Pythons have few fans in Florida these days and now they have a new, powerful enemy - newly appointed Secretary of the Interior Ken Salazar.
President Obama's choice to defend the nation's parks took an airboat ride Thursday through the Everglades with other Florida political dynamos to tour the ecosystem and toss around ideas on how to stop the python invasion. He was joined in his snake hate by Sen. Bill Nelson, Congressman Kendrick Meek and still-Gov. Charlie Crist.
The most promising -- and dangerous -- idea might be a bounty program, which would pay any Floridian who catches one of the massive reptiles, dead or alive. One lobbyist on the airboat trip offered $10,000 or his own money to get the program started right now.
It's a noble idea, if not foolish, because with so many people out of a job in the state, amateur bounty hunters and snake wranglers would probably arrive in force in the swamps of the Everglades tomorrow. Anybody seen Samuel L. Jackson lately?

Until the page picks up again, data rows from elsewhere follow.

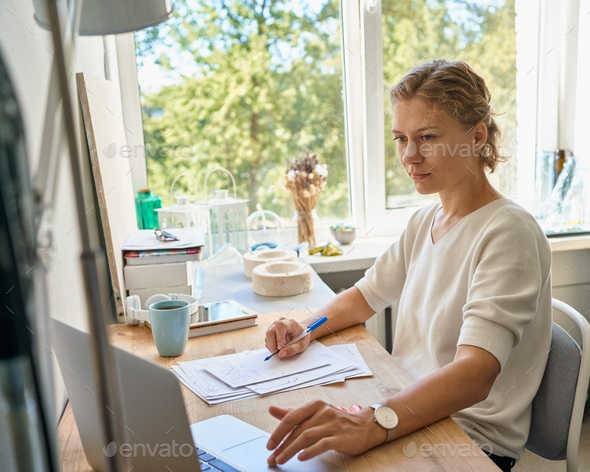 Young female entrepreneur designer writing on paper sheet, serious woman thinking and planning - Stock Photo - Images
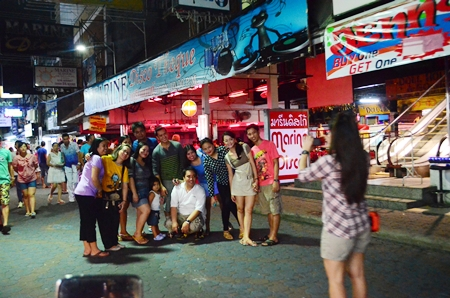 Visitors still wander through Walking Street even though all bars and entertainment venues are closed on Khao Pansaa.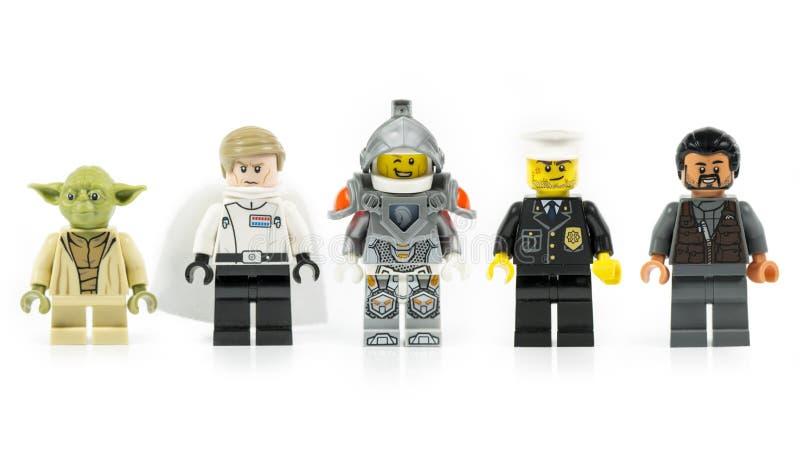 En grupp av fem olika Lego mini- tecken som isoleras på vit arkivfoto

Before you get any ideas, take a second to put down your swamp boots and that snake wrangler bag. Just because you subscribed to National Geographic or religiously watch Animal Planet and the Discovery Channel, doesn't mean you are qualified to capture a 20-foot long, 250-pound monster apex predator.
What makes matters worse for potential snake hunters is in Everglades National Park, where most of the snakes make their home, you can't use a gun.
Luckily, Salazar and Crist told lobbyists and wildlife officials to hold their horses on the bounty idea.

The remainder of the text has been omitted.